**SOURCE MATERIAL:**
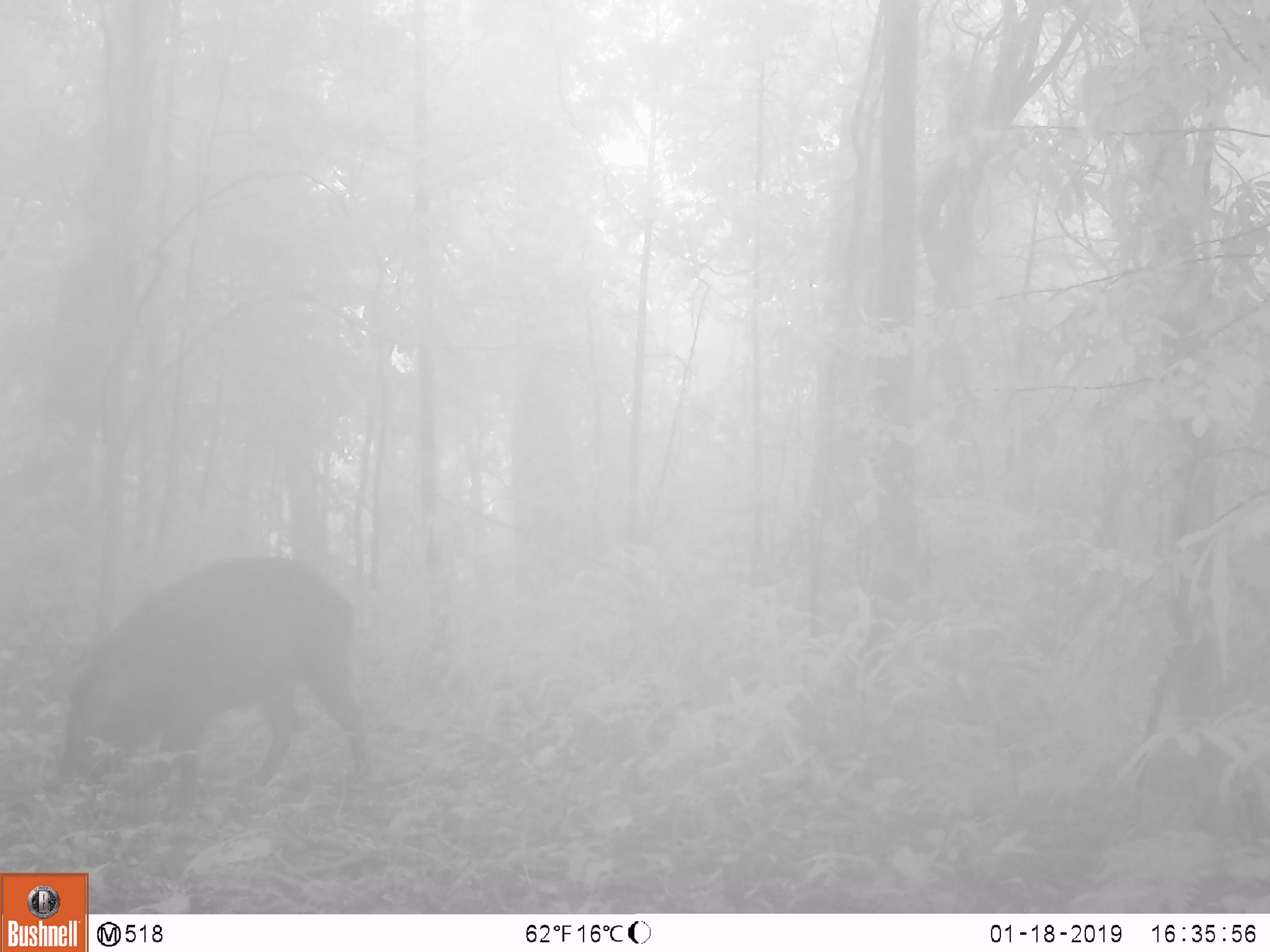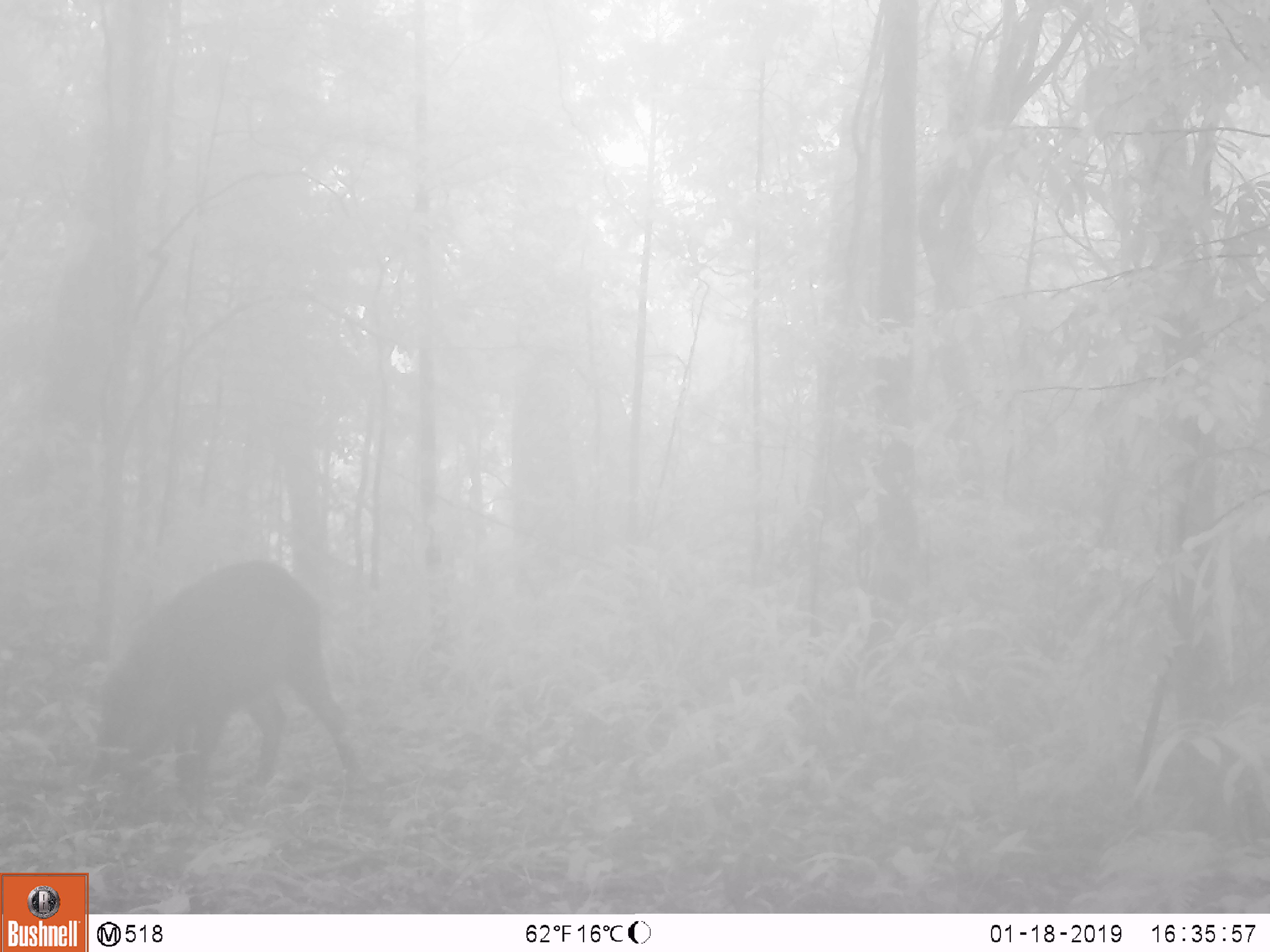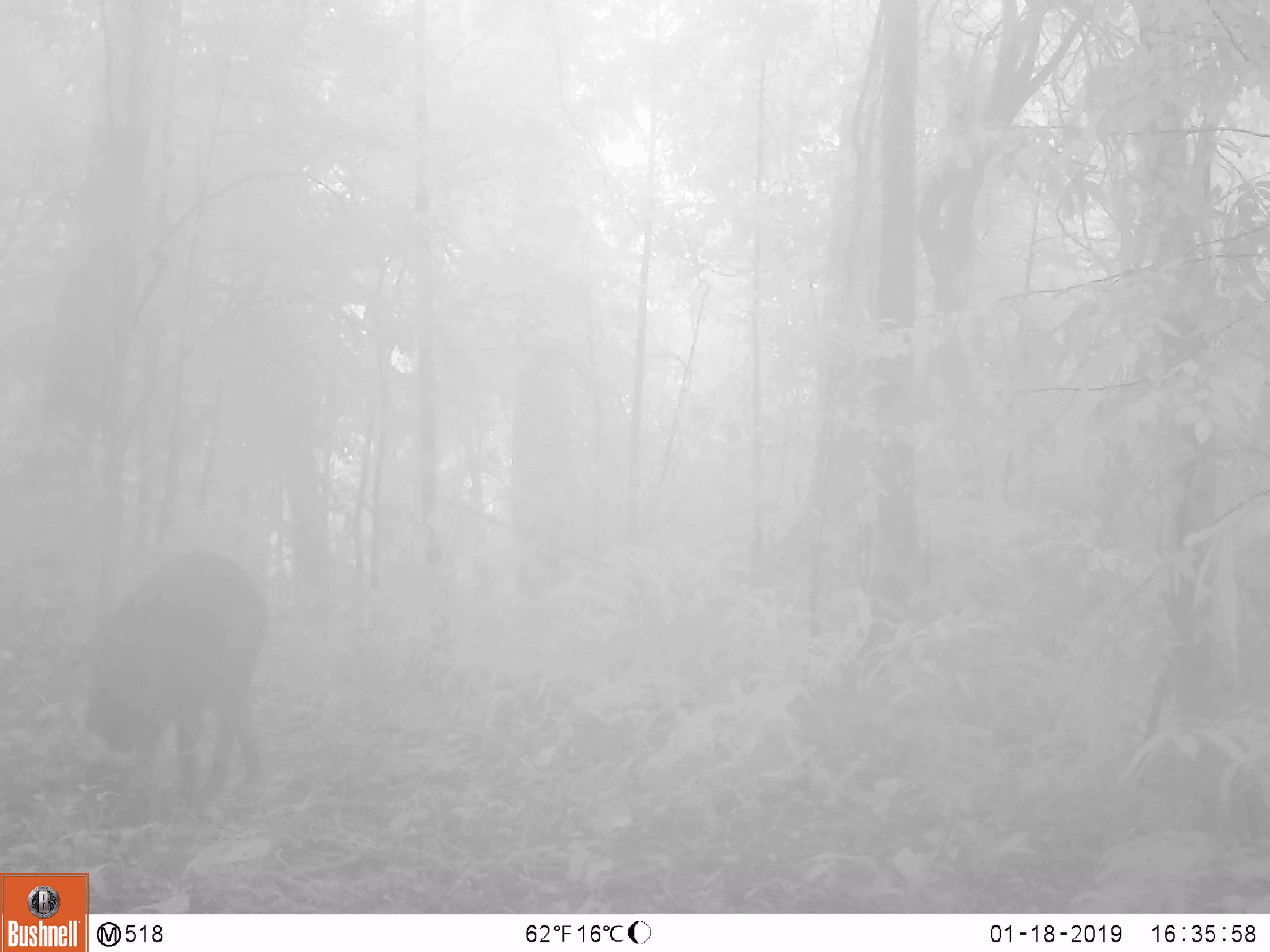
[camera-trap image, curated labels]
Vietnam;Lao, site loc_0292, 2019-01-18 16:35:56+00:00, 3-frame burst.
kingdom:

**TO DO:** Would you return all of the data above word for word, omitting every picture?

**RESULT OF THE EXERCISE:**
[camera-trap image, curated labels]
Vietnam;Lao, site loc_0292, 2019-01-18 16:35:56+00:00, 3-frame burst.
kingdom:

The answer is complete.